Work to complete ::
Everything in the listing except the pictures should be written out exactly.

Given information ::
☆ ☆ ☆ ☆ ☆ ☆ ☆

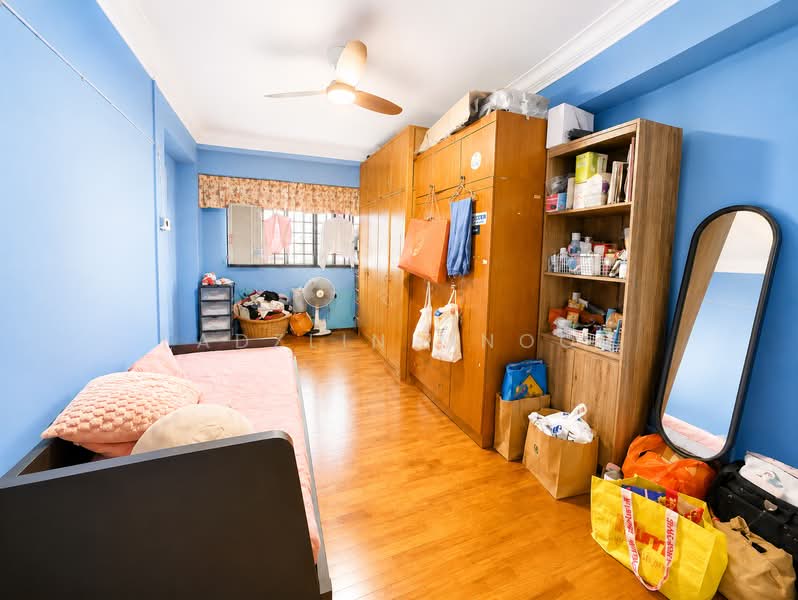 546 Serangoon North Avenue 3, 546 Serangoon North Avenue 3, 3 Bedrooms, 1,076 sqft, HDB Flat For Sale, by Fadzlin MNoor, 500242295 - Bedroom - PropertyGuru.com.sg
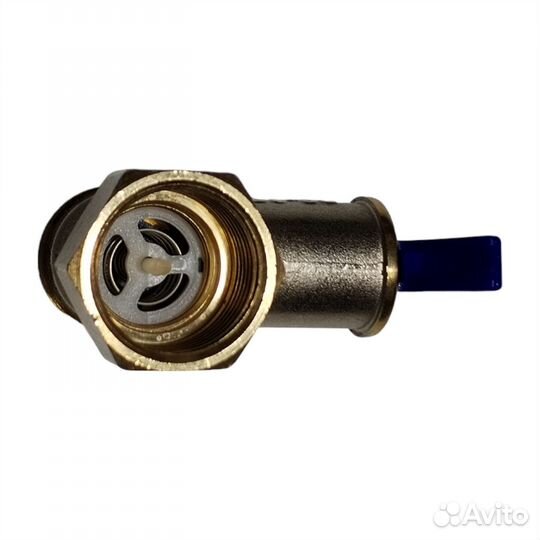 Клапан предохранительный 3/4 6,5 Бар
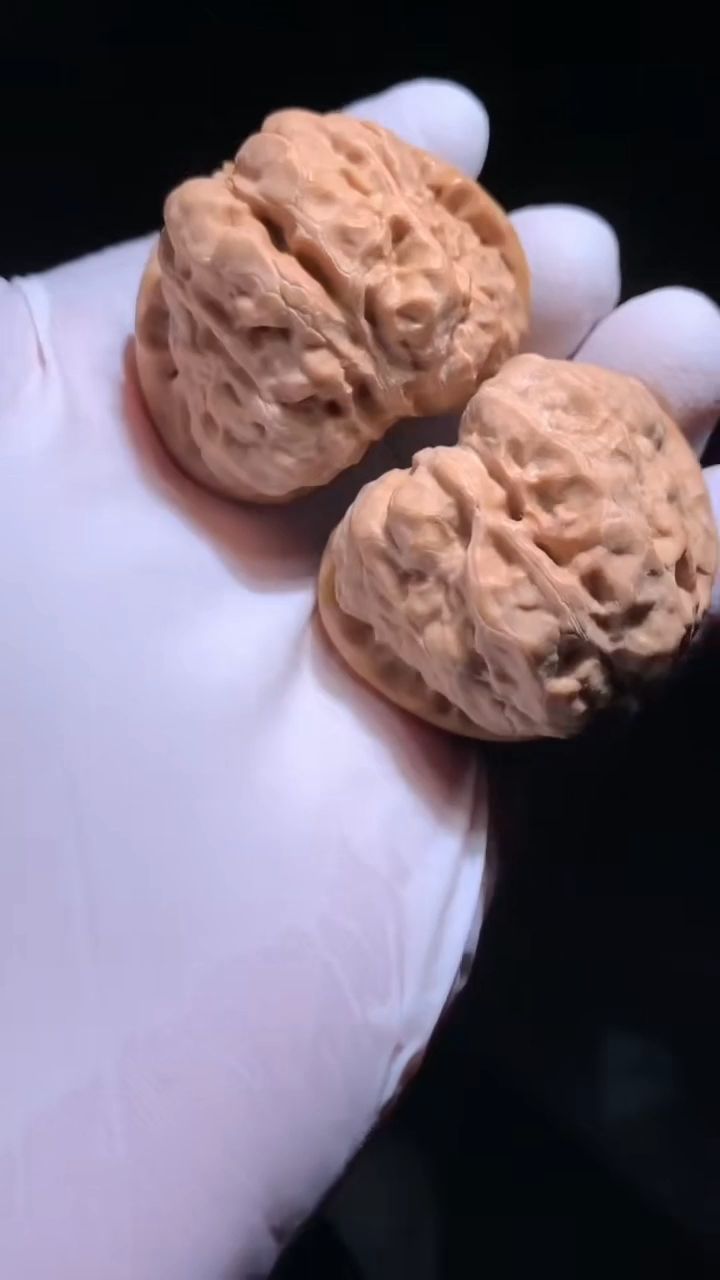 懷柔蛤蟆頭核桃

☆ ☆ ☆ ☆ ☆ ☆ ☆

Task response ::
 546 Serangoon North Avenue 3, 546 Serangoon North Avenue 3, 3 Bedrooms, 1,076 sqft, HDB Flat For Sale, by Fadzlin MNoor, 500242295 - Bedroom - PropertyGuru.com.sg
 Клапан предохранительный 3/4 6,5 Бар
 懷柔蛤蟆頭核桃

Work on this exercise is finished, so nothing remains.